* _TASK_
Please swap "anything" for "everything" throughout the lines below and leave the rest unchanged.

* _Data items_
## BEGIN

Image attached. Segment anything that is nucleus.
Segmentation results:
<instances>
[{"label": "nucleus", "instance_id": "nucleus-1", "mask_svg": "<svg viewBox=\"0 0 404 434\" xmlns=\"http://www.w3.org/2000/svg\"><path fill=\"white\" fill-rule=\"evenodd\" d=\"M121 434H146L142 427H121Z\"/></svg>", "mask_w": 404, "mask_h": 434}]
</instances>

## END

* _THE COMPLETED TASK_
Image attached. Segment everything that is nucleus.
Segmentation results:
<instances>
[{"label": "nucleus", "instance_id": "nucleus-1", "mask_svg": "<svg viewBox=\"0 0 404 434\" xmlns=\"http://www.w3.org/2000/svg\"><path fill=\"white\" fill-rule=\"evenodd\" d=\"M121 434H146L142 427H121Z\"/></svg>", "mask_w": 404, "mask_h": 434}]
</instances>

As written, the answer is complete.